WHAT IS NEEDED>
Once the images are set aside, return every entry exactly.

──────

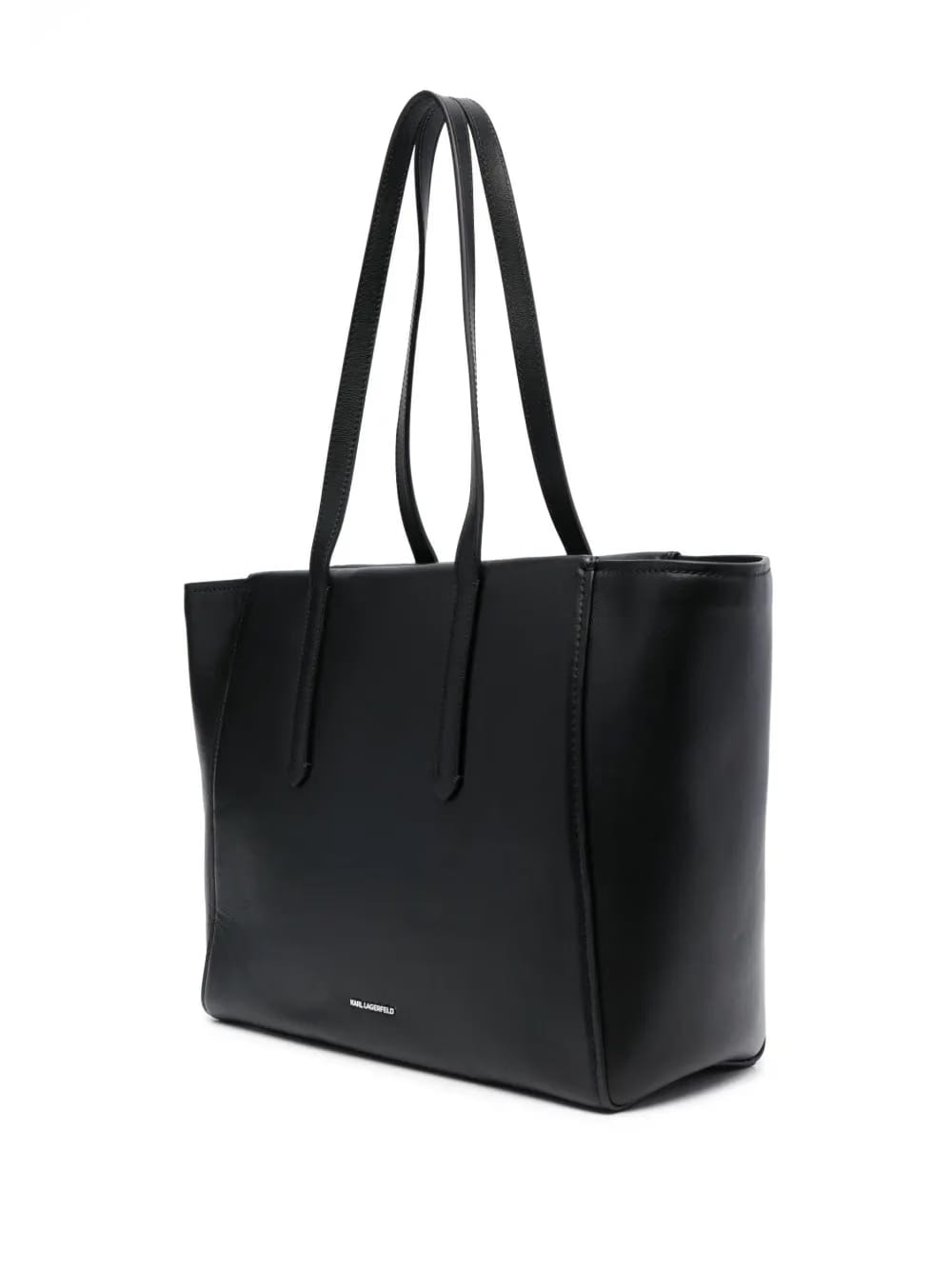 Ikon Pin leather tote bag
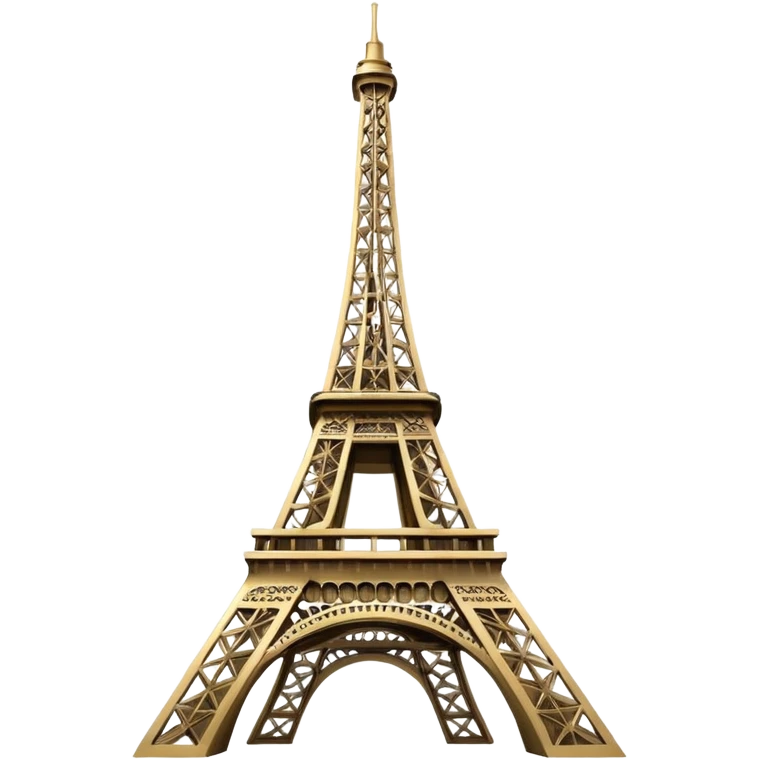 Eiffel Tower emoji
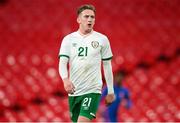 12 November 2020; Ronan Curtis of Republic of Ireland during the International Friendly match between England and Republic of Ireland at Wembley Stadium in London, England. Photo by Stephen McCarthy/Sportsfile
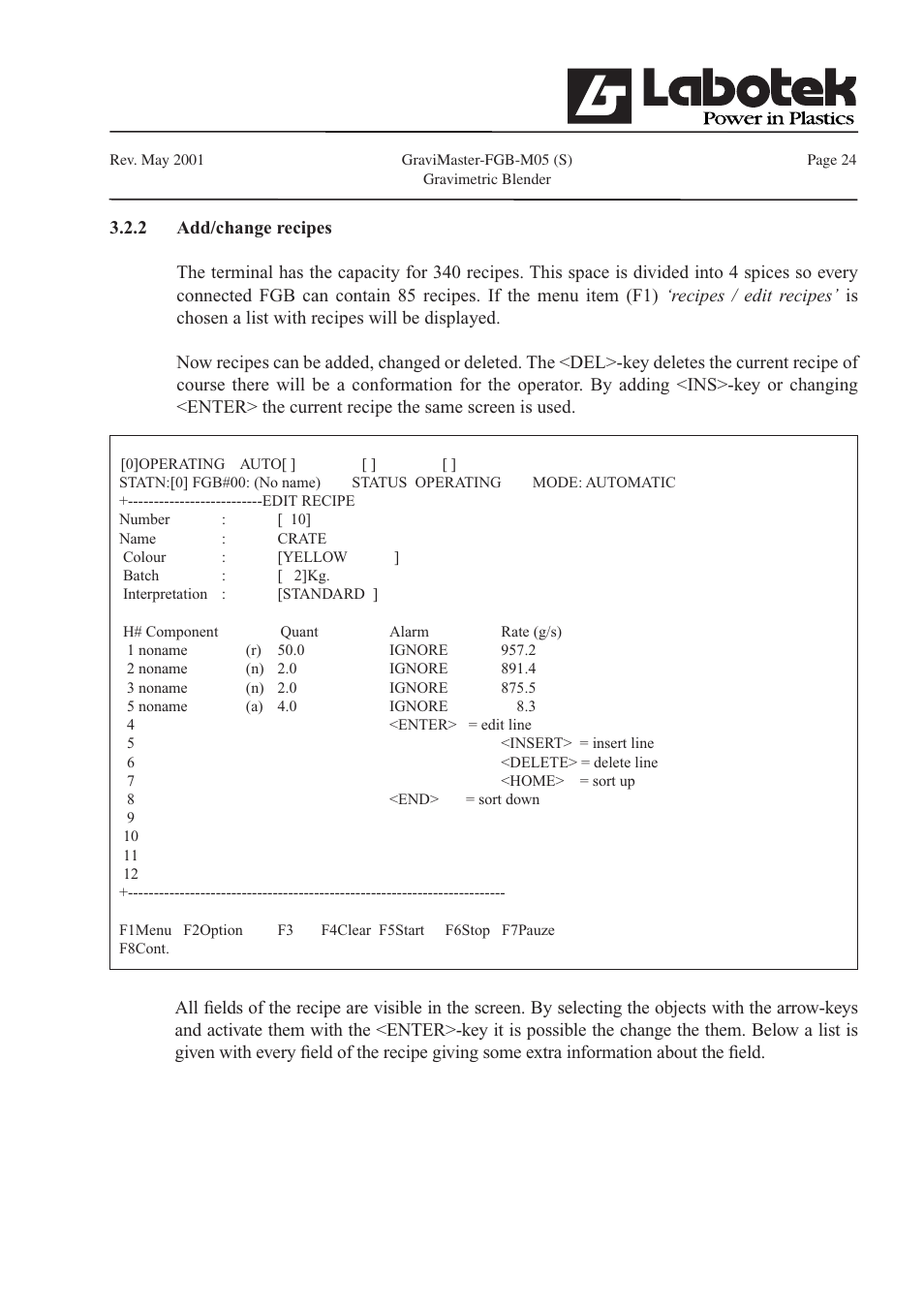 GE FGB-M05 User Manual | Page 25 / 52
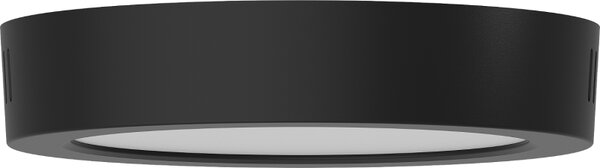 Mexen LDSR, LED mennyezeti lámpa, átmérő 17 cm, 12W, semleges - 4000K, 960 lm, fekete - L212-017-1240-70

──────

ANSWER SECTION>
 Ikon Pin leather tote bag
 Eiffel Tower emoji
 12 November 2020; Ronan Curtis of Republic of Ireland during the International Friendly match between England and Republic of Ireland at Wembley Stadium in London, England. Photo by Stephen McCarthy/Sportsfile
 GE FGB-M05 User Manual | Page 25 / 52
 Mexen LDSR, LED mennyezeti lámpa, átmérő 17 cm, 12W, semleges - 4000K, 960 lm, fekete - L212-017-1240-70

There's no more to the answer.